Just how easy? Read on as Ms. Brezinski and Renato Stafford of HomeGrown Organic in Peconic share their tips for growing a vegetable garden you and your family will love. 

1. Start with soil.
“The absolute most important thing when you’re doing a vegetable garden is the health of your soil,” said Mr. Stafford, who makes his own compost to fertilize and condition the dirt.

You can make your own compost with leaves, fresh grass clippings, coffee grinds and dead (but not thorny or diseased) house plants. The pile, which should be kept moist, will require periodic turning, and can take anywhere from a few weeks to a year to decompose depending on how finely the material is ground up when it’s put in the pile. It will be ready to use when it’s dark brown and crumbly.

Not thrilled by the idea of making your own? Local farms and nurseries often sell good-quality compost, he said. 

2. Pick a site.
Study your backyard. The sunniest spot is the best possible site for your vegetable garden, Mr. Stafford said. Bonus points if a water source is nearby and it’s blocked from northern winds. If at all possible, plant near your kitchen so you can easily run out and get what you need when preparing a meal. 

3. Back to the soil.
Loosen the subsoil by breaking it up, and prepare the beds with a lot of compost, Mr. Stafford said. You’ll also need to pull any weeds that have accumulated — a tedious process he simplifies by plucking them when they’re small and by growing plants in tight rows, a strategic move that “out-competes” the weeds. 

4. Plant your veggies.
This time of year is all about cool-season vegetables, Ms. Brezinski said. Think peas, lettuces, spinach, kale, broccoli, asparagus and potatoes. Warm-weather vegetables, like tomatoes, peppers and eggplant, shouldn’t be planted at least until mid-May, she advised.

Plant the seeds in rows according to type. Follow the instructions on the back of seed packets to determine how far apart vegetables should be planted. 

5. Critter-proof your garden.
Don’t let your hard work become a tasty snack for rabbits or deer. Use chicken wire to build a fence that will keep bunnies away, Mr. Stafford said, or nylon fencing to keep deer at bay. Make sure the fence is high enough that deer can’t scale over it, though, he warned. 

6. Stay on top of watering.
“When you’re growing food, you have to do the things necessary for the garden when the garden requires it, not when you want to do it,” Mr. Stafford said.

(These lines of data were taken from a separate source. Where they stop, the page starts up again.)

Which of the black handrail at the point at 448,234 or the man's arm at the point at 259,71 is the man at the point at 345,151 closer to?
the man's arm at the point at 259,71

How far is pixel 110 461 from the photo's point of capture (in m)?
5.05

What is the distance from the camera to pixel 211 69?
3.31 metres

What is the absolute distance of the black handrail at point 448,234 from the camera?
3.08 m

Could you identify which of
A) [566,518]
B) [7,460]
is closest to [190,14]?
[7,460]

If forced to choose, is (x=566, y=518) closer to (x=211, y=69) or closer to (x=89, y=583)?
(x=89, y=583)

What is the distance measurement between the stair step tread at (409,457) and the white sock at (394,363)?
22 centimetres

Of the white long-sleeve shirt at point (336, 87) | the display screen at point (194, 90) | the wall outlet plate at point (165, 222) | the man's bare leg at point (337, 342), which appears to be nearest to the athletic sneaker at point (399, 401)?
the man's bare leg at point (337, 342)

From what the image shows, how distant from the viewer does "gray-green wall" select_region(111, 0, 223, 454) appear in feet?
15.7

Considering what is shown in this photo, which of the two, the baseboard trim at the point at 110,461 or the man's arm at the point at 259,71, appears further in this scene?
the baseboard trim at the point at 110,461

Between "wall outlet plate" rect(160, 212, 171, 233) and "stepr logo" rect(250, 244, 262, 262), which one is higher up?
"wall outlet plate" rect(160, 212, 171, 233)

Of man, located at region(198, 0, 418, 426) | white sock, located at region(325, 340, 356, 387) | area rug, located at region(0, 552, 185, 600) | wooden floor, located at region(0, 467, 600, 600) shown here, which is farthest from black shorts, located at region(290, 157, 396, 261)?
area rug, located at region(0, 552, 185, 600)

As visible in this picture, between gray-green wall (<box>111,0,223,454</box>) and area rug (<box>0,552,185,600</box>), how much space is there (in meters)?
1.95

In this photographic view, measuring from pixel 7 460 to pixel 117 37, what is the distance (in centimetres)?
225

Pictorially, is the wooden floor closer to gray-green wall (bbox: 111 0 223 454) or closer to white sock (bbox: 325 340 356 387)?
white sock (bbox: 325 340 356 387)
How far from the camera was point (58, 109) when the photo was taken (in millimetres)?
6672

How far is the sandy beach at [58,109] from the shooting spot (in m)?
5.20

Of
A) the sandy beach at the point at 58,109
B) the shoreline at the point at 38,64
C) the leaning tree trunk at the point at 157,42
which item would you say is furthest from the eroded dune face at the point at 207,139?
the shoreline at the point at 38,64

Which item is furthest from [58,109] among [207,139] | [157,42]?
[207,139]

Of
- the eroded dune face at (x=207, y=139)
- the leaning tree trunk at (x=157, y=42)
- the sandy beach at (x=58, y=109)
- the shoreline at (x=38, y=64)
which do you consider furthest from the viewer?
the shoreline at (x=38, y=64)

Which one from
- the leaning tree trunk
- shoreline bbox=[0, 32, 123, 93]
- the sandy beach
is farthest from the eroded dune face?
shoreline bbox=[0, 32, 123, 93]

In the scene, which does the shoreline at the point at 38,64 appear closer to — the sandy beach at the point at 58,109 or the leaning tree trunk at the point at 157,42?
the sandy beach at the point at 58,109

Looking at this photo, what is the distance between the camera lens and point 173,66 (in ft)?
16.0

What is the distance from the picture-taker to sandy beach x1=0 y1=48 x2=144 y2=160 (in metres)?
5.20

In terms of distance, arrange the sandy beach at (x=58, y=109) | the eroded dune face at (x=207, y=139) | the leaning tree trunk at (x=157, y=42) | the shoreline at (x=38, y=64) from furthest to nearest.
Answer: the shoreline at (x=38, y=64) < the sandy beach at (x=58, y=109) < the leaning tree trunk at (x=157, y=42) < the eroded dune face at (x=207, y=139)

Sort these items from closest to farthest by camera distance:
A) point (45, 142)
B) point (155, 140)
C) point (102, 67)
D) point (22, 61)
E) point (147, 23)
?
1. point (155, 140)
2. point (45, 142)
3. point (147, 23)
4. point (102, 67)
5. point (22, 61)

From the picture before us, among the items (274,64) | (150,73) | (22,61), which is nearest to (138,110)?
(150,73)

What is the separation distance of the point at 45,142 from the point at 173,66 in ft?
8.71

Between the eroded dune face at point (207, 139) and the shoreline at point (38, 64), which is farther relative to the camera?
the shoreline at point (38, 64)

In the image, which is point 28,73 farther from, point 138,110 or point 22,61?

So it is with watering, which he noted can take “quite a bit of time.” Compost acts like a sponge, so having a lot of it in the soil increases water absorption, he said.

The best way to know if your plants are being watered enough is to put your hand in the dirt and start digging.
If the dirt is “only wet the first couple of inches and is dry as powder underneath, then it’s not watered enough,” he said.

Plants themselves can also hint that you need to water more deeply. “Sometimes you’ll see a difference in the leaf color or it will start to droop,” Ms. Brezinski said. 

7. Enjoy the bounty
You’ll know when the vegetables are ready to be harvested, Mr. Stafford said. Radishes can be harvested in around 20 days, he said, and spinach is usually ready to eat by 30 days. But each vegetable has its own time frame, he noted, so keep those seed packets handy to see what the typical growing time is — though that might not be necessary.
“If it looks ready to eat, I would go for it,” he said.